Jefferson was a man of great ideas, among which was the connection he saw between public architecture and the ideals of a new nation. Although a staunch advocate of small government, he passionately believed that the civic institutions of the republic—its courthouses, legislative halls, custom houses, and libraries—should be models not of mediocrity but of excellence.
When, for example, Jefferson cast about for a model for Virginia’s new Capitol in Richmond, he chose the Maison Carrée not because it was cheap to build but because, to him, its chaste lines and noble proportions, transplanted to the brow of a hill overlooking the James River, would both reflect and shape the highest aspirations of the commonwealth’s civic discourse.
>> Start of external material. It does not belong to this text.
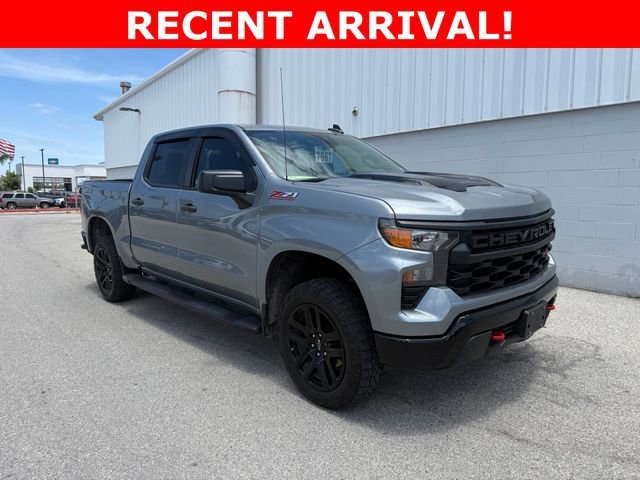 2024 Chevrolet Silverado 1500 Custom Trail Boss 4X4 Crew Cab Short Box's photo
It would be a model—both at home and abroad—of this nation’s values and ideals.
As a student of the classics, Jefferson was also in touch with another idea, one as old as as Rome itself: that the investment in public architecture had the potential to orchestrate the pattern of community development according to the genius of a particular site. Although a certain style might prevail—Palladian in the case of Jefferson—style could be and was adapted in ways that communicated a common vocabulary of national ideals while contributing to a unique and nurturing sense of place.
At a time when public officials at all levels of government are looking for ways to cut budgets, architects should not be wringing their hands, fearing a dramatic decline in the quality of public architecture a foregone conclusion. Instead, whether through informed advocacy or initiatives such as the General Services Administration’s commitment to sustainability, we should—and the AIA will—help elected officials understand this powerful truth: Design is their greatest resource. Investing in it is money well spent and the basis of vibrant and sustainable communities.
Citing the example of Jefferson is a good place to begin.